• Required work: Please copy, word for word, the stretch of the disaster recovery plan text below from "A DRP should" through "unplanned recovery expenses.".

• Document excerpt:
--------

A disaster recovery plan (DRP) is a set of detailed, documented guidelines that outline a business’ critical assets and explain how the organization will respond to unplanned incidents. Unplanned incidents or disasters typically include cyber attacks, system failures, power outages, natural disasters, equipment failures, or infrastructure disasters.
More specifically, a disaster recovery plan measures how capable an organization’s ability to restore IT infrastructure functionality and access to critical data, regardless of the disaster event.
A DRP should identify the responsibilities of staff within the organization, outline the step-by-step instructions for the disaster recovery process, and create plans to mitigate and reduce the impact of the incident so that the company can resume basic operations.
Why Is Having a Disaster Recovery Plan Important?
Disaster recovery plans are just one part of an overall security plan and should be established and implemented along with business continuity plans and incident response plans. Without these plans in place, companies can suffer catastrophic damage in form of data loss, data exposure, significantly reduced productivity, penalties and fines, reputational damage, lost revenue, and unplanned recovery expenses.

--------

• Recorded information:
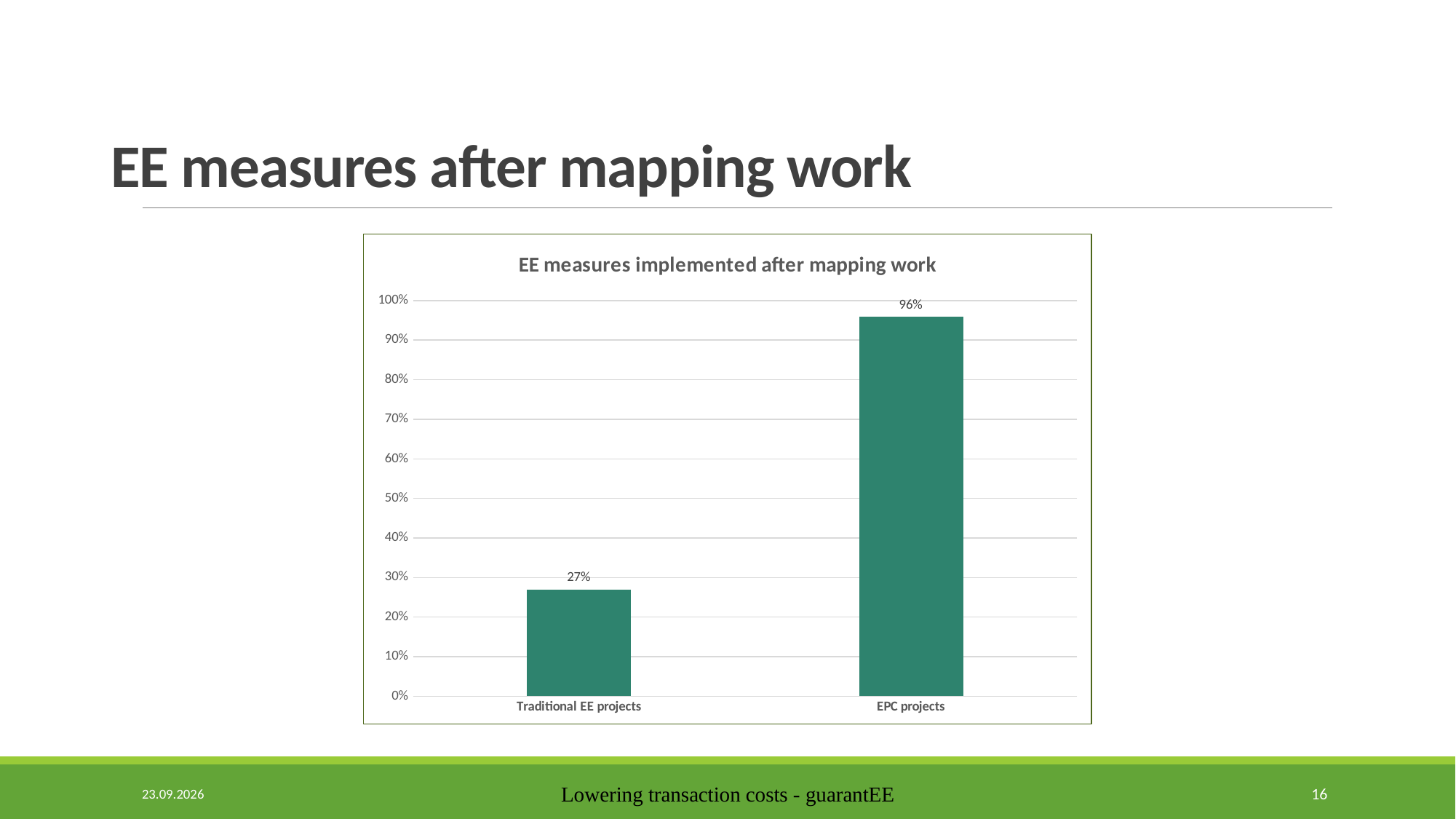
Is the value for EPC projects greater or less than 90%? greater Is the value for Traditional EE projects greater or less than 30%? less What is the difference in percentage points between EPC projects and Traditional EE projects? 69 percentage points What is the title of the chart? EE measures implemented after mapping work What is the highest value shown on the y axis of the chart? 100% What kind of chart is shown on the slide? Bar chart Which is larger: the value for Traditional EE projects or the value for EPC projects? EPC projects Which category has the highest value in the chart? EPC projects How many categories are shown on the x axis of the chart? 2 Which category has the lowest value in the chart? Traditional EE projects What percentage of EE measures were implemented after mapping work for EPC projects? 96% What percentage of EE measures were implemented after mapping work for Traditional EE projects? 27%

--------

• The answer:
A DRP should identify the responsibilities of staff within the organization, outline the step-by-step instructions for the disaster recovery process, and create plans to mitigate and reduce the impact of the incident so that the company can resume basic operations.
Why Is Having a Disaster Recovery Plan Important?
Disaster recovery plans are just one part of an overall security plan and should be established and implemented along with business continuity plans and incident response plans. Without these plans in place, companies can suffer catastrophic damage in form of data loss, data exposure, significantly reduced productivity, penalties and fines, reputational damage, lost revenue, and unplanned recovery expenses.